Hence the hieroglyph of a young man and of youth, and of its unbridled concupiscence and recklessness, is this: a youth is depicted sitting on an untamed horse, by which he is dragged and tossed in every direction. Someone meets him and asks where he is rushing so headlong. The rider answers, pointing to the horse: "Wherever this one pleases." For the unbridled horse is concupiscence; the rider is the lustful youth, who is swept away by his concupiscence into various crimes and dangers. If you ask him, "Where are you going?" he will answer: "Wherever concupiscence carries me." For this is the untamed horse, or wild donkey, according to Jeremiah 2:24: "A wild donkey accustomed to the wilderness, in the desire of her soul she sniffed the wind of her love (the Septuagint: in the desires of her soul she was carried by the wind, as though beside herself); no one will turn her aside."

St. Chrysostom says brilliantly in the commentary on Psalm 6, near the end: "Unless someone quickly restrains a maddened horse, he will quickly perish. Physicians halt venom that is creeping and spreading with the greatest speed, lest it advance further, by cutting away the infected part. Let us do the same, and repress what is vicious in us with the greatest speed, lest by advancing further it increase the disease." And shortly after: "If Judas had restrained his love of money, he would not have come to sacrilege; if he had suppressed that, he would not have leaped to the pinnacle of evils. And therefore Christ represses not only fornication and adultery, but even the impure gaze, tearing out the root from the bottom, so that the vice may be more easily overcome." I will say more about the discipline of children in the next volume, at Proverbs chapter 22, verse 15, and chapter 23, verse 13.

**Provided data**
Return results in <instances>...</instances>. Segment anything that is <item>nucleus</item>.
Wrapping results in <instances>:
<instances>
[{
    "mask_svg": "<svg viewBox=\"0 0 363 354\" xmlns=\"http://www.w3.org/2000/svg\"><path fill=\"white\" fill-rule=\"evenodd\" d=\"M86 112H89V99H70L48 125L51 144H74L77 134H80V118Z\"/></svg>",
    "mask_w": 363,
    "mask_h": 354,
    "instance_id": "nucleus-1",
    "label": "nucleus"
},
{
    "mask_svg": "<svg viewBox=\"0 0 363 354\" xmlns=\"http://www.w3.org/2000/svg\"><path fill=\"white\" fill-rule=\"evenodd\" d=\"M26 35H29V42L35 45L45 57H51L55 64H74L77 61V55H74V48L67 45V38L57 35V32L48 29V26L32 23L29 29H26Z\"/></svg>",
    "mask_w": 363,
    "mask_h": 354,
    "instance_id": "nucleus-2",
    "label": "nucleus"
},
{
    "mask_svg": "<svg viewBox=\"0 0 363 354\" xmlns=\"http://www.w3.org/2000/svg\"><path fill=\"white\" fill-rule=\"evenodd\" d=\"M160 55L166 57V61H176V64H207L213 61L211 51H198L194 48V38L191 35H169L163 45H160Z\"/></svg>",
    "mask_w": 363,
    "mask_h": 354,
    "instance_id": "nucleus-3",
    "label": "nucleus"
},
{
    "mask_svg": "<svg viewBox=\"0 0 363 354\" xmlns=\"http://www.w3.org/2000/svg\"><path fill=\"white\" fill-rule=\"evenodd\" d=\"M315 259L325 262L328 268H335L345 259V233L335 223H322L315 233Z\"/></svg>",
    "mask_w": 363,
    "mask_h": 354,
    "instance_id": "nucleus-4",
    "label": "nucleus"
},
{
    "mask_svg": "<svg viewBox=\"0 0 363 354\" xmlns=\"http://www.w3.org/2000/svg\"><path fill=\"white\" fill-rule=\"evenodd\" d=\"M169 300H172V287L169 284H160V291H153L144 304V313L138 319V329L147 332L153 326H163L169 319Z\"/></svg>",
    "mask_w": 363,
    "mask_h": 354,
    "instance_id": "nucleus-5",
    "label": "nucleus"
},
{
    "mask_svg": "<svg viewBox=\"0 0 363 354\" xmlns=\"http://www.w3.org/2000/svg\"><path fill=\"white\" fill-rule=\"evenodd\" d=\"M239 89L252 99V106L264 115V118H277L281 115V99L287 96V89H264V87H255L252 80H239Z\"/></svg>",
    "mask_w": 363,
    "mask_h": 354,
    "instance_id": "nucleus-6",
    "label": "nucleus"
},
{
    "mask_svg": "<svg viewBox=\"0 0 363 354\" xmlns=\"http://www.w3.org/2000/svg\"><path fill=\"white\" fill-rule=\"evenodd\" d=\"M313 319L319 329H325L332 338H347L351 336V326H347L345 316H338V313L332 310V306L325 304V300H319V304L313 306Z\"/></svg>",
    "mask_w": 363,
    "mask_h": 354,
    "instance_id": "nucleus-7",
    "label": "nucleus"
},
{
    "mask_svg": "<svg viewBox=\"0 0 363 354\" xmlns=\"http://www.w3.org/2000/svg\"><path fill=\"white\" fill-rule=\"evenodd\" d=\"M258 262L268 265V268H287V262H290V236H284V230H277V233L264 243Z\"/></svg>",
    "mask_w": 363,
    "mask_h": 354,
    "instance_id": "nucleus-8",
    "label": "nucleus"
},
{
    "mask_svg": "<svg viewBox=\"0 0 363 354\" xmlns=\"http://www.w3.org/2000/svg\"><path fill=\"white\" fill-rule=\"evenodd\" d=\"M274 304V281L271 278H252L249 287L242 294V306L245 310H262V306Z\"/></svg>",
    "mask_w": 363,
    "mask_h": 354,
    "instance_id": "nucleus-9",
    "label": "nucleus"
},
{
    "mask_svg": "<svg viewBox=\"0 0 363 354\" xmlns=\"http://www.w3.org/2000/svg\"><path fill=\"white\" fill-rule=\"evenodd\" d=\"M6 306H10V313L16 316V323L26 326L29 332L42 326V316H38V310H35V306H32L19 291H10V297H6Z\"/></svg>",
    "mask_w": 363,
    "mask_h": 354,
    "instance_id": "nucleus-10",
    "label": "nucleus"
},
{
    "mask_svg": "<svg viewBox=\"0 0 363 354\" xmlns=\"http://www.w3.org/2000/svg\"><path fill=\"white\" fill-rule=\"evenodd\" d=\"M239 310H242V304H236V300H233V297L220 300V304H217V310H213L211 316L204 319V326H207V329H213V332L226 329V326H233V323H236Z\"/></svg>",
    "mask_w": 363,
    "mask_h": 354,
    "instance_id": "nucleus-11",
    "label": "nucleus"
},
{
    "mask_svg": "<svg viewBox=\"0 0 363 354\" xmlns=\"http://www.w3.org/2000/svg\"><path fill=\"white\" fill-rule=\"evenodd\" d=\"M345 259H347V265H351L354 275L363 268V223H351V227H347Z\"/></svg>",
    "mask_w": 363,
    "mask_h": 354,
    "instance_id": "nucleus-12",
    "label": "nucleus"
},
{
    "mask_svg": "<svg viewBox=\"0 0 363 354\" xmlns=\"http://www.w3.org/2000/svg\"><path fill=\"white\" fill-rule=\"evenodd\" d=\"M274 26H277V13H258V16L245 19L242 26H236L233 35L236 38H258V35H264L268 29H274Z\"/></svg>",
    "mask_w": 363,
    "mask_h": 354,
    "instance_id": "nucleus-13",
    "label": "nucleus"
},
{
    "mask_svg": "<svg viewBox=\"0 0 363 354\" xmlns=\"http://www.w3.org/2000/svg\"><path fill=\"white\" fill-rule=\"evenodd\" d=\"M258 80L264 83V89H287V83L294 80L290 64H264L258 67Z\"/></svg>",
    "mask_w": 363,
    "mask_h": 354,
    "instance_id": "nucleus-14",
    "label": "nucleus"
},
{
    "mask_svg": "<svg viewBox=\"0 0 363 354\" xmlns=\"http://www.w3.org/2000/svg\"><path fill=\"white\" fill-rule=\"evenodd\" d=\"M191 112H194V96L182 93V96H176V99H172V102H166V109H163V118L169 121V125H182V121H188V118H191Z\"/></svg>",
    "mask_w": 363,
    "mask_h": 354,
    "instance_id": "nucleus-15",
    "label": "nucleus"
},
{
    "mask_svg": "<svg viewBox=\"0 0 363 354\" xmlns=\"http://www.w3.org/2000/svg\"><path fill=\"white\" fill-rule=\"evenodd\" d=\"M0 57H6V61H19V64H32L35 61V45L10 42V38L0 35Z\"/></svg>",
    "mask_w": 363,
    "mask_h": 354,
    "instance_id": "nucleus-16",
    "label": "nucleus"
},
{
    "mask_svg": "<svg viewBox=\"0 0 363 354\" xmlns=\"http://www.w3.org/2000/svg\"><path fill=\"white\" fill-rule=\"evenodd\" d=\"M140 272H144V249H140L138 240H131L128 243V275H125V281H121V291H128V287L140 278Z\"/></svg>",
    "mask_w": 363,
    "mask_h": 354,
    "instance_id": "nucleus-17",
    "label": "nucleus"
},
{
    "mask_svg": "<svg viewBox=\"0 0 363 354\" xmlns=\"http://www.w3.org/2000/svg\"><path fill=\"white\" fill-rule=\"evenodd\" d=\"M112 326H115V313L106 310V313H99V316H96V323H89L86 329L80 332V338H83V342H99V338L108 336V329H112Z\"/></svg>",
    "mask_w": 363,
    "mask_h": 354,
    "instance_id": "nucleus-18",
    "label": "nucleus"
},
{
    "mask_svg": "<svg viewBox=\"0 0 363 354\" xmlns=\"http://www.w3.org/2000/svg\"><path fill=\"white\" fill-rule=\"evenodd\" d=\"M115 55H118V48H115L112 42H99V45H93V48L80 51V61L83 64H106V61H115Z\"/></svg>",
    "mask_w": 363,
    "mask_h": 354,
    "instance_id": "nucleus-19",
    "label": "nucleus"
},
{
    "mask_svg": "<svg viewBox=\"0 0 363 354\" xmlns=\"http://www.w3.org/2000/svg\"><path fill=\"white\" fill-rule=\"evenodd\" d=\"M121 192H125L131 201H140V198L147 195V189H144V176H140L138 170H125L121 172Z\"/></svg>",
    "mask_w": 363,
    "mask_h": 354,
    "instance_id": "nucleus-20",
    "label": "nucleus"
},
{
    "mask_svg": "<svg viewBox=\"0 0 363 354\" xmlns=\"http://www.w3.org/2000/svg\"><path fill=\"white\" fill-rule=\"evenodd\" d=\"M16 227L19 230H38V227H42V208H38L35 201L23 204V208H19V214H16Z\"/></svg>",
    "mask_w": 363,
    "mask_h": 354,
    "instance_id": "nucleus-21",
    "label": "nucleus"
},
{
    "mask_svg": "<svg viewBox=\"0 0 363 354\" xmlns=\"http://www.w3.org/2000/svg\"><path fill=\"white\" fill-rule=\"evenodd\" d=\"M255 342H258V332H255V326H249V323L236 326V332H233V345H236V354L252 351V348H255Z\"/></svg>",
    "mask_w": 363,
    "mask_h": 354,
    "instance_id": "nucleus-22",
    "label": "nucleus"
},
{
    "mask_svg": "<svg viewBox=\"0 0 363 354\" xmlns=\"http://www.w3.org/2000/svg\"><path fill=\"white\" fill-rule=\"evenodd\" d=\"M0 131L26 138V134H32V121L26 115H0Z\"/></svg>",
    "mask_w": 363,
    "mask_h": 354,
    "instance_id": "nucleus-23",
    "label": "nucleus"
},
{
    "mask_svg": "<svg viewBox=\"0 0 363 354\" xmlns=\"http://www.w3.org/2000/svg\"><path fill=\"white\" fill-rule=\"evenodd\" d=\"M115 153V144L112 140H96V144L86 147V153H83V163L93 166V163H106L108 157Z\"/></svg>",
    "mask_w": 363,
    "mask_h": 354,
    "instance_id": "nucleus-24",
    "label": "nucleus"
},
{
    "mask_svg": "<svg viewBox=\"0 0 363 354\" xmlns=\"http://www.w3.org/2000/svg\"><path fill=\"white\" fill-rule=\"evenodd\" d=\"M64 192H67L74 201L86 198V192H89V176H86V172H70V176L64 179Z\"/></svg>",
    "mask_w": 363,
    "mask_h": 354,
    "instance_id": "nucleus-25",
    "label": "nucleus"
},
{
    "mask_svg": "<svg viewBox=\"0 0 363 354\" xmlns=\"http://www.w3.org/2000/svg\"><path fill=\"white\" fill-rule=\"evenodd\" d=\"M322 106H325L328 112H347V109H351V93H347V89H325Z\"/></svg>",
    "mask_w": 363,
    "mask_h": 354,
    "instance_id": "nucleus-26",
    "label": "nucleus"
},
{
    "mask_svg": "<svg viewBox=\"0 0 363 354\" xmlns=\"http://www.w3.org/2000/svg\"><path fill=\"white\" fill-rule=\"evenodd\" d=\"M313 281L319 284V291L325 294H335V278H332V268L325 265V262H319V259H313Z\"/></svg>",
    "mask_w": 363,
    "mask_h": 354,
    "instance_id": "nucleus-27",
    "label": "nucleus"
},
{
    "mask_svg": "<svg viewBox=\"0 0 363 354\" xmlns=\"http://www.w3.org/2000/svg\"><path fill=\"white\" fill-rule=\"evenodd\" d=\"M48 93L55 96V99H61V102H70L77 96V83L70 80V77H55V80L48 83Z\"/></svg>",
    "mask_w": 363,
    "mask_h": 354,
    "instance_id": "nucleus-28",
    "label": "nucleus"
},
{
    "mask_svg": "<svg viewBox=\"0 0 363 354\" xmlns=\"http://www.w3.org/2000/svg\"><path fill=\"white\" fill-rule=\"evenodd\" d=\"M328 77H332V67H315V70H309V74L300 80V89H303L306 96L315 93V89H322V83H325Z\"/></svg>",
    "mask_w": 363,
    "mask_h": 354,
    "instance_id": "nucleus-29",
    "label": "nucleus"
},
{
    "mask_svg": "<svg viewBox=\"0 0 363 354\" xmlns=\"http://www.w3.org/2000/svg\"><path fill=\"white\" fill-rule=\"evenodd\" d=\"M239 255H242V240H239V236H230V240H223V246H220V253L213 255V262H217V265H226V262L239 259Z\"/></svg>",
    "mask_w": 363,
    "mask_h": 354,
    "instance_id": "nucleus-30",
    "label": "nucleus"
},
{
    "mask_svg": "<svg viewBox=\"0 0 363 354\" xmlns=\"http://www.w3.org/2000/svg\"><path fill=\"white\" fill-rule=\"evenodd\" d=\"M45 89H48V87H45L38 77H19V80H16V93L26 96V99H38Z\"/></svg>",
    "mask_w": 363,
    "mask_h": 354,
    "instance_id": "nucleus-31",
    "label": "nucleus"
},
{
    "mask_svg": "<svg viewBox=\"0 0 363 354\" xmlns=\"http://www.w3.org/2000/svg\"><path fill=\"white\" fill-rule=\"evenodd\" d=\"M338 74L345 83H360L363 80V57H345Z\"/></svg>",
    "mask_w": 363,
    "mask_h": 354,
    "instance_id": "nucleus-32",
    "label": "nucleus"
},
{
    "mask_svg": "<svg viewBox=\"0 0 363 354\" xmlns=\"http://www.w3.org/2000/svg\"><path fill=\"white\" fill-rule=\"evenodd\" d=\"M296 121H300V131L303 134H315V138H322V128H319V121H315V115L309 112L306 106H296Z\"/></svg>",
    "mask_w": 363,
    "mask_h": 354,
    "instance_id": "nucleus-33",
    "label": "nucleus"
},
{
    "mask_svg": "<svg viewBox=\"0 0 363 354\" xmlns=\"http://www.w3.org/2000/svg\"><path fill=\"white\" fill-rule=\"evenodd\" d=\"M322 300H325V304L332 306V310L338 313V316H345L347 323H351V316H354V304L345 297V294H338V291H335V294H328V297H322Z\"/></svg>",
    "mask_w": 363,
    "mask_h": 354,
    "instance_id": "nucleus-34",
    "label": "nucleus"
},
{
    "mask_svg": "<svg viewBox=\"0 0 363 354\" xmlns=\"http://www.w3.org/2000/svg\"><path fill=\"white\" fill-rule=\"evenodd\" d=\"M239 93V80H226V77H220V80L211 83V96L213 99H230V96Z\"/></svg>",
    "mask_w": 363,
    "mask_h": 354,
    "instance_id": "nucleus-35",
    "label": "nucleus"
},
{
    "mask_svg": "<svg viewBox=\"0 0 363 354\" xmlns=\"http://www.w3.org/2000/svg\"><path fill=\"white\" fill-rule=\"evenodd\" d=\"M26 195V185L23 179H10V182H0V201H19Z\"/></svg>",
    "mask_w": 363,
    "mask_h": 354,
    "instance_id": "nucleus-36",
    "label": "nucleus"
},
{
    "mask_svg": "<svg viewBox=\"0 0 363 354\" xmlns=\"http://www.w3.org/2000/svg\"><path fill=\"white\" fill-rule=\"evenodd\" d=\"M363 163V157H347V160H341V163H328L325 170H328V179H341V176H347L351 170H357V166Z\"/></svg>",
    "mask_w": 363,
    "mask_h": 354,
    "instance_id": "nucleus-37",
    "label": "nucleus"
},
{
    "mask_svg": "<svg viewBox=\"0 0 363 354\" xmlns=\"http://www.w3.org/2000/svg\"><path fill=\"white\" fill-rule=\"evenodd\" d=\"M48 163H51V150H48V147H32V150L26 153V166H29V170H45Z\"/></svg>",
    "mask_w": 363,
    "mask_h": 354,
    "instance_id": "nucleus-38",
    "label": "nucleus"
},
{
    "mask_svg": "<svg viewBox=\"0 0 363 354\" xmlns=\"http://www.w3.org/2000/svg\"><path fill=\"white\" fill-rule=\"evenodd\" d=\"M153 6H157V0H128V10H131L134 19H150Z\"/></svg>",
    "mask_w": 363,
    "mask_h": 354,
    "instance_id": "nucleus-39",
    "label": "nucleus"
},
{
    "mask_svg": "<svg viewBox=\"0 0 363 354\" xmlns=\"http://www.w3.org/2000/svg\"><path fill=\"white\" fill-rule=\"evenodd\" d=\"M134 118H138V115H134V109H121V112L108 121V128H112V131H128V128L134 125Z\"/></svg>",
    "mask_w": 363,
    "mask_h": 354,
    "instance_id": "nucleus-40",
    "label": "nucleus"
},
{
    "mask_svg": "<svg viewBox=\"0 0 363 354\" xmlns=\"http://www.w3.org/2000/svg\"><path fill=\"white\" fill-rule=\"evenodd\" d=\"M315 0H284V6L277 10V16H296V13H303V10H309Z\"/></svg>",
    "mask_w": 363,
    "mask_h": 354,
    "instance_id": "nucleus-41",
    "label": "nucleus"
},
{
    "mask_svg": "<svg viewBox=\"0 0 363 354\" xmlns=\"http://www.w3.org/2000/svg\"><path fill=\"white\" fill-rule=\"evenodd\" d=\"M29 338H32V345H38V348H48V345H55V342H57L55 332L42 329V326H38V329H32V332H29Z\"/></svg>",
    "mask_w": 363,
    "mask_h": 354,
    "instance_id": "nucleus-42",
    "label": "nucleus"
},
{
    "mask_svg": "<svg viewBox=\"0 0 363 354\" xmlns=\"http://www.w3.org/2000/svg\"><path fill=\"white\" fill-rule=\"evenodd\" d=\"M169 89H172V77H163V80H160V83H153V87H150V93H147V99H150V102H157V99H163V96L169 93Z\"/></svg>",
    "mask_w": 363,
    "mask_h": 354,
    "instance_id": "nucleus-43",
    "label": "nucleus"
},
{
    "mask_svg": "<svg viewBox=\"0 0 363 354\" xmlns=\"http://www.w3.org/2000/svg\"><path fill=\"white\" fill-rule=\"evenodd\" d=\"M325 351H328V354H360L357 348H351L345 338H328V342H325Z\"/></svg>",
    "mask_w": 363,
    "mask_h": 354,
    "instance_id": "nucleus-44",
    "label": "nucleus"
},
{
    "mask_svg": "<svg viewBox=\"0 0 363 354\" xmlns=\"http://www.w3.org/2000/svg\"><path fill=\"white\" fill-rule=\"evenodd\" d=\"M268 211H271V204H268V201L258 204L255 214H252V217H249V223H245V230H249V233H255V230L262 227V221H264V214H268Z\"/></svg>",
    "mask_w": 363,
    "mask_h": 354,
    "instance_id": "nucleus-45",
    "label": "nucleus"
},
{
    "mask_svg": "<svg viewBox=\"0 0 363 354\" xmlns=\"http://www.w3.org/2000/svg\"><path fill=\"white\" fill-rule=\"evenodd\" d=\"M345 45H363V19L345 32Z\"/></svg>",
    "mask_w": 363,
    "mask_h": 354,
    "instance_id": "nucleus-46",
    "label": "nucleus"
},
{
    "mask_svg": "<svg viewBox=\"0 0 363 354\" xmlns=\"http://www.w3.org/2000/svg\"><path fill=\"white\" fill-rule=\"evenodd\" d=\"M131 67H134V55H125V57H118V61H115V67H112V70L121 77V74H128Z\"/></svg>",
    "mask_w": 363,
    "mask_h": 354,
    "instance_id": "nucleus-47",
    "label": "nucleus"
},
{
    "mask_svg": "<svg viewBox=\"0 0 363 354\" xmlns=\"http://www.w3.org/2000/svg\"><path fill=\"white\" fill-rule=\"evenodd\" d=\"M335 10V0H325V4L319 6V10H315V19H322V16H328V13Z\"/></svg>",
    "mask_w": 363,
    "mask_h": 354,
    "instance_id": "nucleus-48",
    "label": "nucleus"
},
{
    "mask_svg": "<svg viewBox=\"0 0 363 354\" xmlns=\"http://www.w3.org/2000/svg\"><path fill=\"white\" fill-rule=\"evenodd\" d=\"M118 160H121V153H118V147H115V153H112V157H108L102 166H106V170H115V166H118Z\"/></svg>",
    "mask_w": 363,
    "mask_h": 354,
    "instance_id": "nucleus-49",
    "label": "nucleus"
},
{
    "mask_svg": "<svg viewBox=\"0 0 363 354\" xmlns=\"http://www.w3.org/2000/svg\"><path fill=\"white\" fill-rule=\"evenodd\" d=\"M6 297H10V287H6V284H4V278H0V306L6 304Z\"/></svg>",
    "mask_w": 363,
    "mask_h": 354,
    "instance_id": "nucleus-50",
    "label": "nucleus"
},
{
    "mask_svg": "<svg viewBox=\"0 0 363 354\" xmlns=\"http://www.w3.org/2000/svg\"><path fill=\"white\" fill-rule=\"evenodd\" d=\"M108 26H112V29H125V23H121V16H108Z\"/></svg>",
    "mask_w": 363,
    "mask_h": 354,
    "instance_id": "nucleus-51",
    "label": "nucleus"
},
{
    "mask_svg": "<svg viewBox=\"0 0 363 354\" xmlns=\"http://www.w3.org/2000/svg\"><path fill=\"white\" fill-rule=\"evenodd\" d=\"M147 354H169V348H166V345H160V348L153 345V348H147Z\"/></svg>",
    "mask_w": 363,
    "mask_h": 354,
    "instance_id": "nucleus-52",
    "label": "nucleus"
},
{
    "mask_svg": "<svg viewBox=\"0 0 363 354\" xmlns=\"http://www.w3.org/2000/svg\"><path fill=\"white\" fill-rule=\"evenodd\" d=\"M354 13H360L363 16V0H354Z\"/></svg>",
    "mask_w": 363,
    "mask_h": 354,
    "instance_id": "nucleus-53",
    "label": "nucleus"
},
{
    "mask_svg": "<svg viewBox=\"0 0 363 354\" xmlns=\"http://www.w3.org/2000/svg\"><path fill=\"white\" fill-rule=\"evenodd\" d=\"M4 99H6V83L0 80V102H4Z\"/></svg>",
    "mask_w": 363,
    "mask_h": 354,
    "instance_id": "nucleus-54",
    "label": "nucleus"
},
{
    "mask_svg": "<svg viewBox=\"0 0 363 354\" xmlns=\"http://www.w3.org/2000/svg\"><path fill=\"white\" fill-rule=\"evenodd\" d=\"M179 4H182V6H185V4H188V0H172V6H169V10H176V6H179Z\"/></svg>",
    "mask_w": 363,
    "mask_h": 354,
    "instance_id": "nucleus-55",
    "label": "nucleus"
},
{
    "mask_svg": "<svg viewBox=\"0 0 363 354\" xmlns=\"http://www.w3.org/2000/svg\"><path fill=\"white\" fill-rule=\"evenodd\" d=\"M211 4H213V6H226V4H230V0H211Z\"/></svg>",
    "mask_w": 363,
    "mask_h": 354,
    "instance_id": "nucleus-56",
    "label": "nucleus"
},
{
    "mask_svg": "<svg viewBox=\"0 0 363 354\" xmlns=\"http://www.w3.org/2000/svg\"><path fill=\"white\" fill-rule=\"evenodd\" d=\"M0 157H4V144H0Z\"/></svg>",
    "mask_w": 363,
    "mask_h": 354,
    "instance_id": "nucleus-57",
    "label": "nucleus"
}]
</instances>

**The task**
In the passage on the youth and the untamed horse, what does the rider say, pointing to the horse, when asked where he is rushing? The records were taken from a different source than the passage.

**Result**
"Wherever this one pleases."